Hospitalisation après l’accouchement : des causes inattendues

La période du post-partum est associée à des changements physiologiques significatifs, y compris concernant le système immunitaire. Toutefois on peut supposer que les complications survenant au cours des 6 semaines suivant l’accouchement sont potentiellement liées à la grossesse ou aux procédures obstétricales. Mais il existe en fait peu de données sur la morbidité maternelle du post-partum.

Dans ce contexte, une étude très intéressante réalisée aux USA analyse les causes de la réhospitalisation maternelle en post-partum. Cent quatorze hôpitaux de l’Hospital Corporation of America dans 21 états des USA ont participé à ce travail mené sur une population considérée comme représentative de la population des USA.
Au total parmi les 222 751 femmes incluses, ayant accouché pendant l’année 2007, 2 655 (1,2 %) ont été réhospitalisées dans les six semaines suivant l’accouchement.

L’hypertension et les infections utérines ou de la plaie de césarienne ou d’épisiotomie représentaient les causes les plus fréquentes de réhospitalisation, quel que soit le type d’accouchement. Plus surprenants  étaient les taux beaucoup plus importants qu’attendu de pneumonies, d’appendicites et de cholécystites.
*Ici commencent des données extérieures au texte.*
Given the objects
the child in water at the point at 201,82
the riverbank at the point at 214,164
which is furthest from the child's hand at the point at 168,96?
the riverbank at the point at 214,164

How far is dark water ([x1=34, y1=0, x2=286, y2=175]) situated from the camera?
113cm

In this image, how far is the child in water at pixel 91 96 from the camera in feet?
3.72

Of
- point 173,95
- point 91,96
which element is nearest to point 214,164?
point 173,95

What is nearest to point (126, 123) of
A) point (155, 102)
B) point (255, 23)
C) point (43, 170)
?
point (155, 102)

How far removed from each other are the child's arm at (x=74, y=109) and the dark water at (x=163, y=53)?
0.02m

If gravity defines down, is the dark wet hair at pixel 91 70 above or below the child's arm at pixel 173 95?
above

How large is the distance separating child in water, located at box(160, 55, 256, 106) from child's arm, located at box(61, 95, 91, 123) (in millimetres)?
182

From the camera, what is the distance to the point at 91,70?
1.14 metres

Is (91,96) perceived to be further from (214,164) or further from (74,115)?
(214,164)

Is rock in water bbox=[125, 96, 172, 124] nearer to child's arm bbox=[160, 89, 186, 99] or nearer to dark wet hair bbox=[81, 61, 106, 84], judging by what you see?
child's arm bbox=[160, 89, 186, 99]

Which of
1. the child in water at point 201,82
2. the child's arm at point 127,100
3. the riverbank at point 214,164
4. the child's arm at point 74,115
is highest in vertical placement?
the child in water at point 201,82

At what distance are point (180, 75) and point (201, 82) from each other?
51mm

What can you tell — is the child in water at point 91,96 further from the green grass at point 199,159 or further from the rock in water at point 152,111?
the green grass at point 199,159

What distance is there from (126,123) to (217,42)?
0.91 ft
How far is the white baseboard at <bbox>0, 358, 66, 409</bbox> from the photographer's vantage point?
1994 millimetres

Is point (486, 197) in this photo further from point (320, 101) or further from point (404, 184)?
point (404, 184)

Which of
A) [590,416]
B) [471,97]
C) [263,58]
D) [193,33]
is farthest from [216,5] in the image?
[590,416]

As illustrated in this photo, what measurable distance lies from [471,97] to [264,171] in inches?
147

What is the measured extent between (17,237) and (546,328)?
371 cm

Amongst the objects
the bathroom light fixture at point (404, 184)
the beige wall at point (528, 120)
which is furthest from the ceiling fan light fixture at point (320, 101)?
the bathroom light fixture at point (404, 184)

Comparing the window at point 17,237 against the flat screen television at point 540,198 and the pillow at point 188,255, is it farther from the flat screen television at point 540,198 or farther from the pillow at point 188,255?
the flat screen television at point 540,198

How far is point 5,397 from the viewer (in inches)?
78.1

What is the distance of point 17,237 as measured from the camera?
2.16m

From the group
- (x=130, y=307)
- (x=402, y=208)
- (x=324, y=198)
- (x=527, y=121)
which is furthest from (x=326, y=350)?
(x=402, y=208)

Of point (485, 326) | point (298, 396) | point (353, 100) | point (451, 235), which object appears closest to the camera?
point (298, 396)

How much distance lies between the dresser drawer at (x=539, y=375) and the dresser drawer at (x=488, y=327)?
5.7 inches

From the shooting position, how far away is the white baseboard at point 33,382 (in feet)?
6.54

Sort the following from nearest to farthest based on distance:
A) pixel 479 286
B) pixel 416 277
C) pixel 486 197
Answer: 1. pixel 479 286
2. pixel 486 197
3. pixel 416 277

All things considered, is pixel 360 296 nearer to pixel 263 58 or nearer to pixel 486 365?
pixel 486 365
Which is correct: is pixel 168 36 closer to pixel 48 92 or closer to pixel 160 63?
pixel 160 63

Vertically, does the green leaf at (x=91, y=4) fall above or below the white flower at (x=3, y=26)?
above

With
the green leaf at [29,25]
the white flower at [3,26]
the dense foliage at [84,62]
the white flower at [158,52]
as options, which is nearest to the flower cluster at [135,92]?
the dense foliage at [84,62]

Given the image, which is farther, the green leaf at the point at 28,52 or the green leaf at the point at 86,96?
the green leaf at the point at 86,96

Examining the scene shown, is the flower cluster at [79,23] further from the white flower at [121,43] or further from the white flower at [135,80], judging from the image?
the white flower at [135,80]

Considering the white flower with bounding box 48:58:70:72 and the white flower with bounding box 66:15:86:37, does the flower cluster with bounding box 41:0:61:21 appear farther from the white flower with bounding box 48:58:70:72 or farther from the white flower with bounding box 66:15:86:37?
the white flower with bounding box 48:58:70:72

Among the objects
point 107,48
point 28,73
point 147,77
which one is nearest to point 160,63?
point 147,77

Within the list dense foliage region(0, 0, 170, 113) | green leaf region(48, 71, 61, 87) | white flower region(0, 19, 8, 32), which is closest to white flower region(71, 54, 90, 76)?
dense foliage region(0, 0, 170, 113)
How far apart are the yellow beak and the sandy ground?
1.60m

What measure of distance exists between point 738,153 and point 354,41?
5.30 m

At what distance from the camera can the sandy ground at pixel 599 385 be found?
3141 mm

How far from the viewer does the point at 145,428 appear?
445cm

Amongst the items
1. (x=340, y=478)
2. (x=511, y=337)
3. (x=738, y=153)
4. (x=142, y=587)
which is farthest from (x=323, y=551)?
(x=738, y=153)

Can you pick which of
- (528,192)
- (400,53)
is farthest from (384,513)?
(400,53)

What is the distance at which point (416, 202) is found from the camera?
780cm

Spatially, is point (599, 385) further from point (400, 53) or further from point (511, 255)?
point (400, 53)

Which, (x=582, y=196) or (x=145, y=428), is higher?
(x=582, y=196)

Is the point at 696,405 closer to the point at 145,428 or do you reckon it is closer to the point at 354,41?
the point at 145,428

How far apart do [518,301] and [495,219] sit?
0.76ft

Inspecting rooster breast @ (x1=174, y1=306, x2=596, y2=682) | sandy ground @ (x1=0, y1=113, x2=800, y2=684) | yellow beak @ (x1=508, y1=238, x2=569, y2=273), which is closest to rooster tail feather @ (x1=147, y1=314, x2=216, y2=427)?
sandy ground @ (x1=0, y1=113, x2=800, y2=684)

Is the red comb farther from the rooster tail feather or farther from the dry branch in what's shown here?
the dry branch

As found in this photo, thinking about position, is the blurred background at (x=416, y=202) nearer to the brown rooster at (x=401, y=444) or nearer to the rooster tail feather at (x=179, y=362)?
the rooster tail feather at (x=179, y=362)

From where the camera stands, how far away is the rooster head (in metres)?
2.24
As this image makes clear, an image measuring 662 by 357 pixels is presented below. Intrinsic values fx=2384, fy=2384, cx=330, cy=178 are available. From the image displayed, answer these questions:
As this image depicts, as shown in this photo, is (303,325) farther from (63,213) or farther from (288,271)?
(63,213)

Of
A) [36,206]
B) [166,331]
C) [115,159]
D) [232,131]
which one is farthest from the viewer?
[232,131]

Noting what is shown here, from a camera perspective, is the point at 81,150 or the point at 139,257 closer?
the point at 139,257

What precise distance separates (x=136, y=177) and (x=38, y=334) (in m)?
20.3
Le taux de réhospitalisations était plus élevé parmi les femmes ayant accouché par césarienne soit 1,8 % (2,1 % après une première césarienne et 1,4 % après une césarienne itérative) par rapport au taux de réhospitalisations après accouchement par voie vaginale (0,83 % ; p<0,001). Après césarienne, les taux d’endométrite, de septicémie, de pneumonie et de cholécystite étaient notamment plus importants. La fréquence significativement plus haute de pneumonies après césarienne pourrait s’expliquer par les techniques d’anesthésie mises en œuvre. Tous ces éléments devraient être pris en compte dans la décision de césarienne.

Par contre le taux d’appendicite était plus important après un accouchement par voie vaginale.

Pour les trois pathologies suivantes, pneumonie, appendicite et cholécystite, les taux d’hospitalisation en post-partum ont été comparés avec ceux de deux groupes témoins de femmes non enceintes. Chez les témoins, ces taux étaient stables pendant une période de suivi d’un an, et significativement plus bas que ceux observés dans les six semaines après l’accouchement.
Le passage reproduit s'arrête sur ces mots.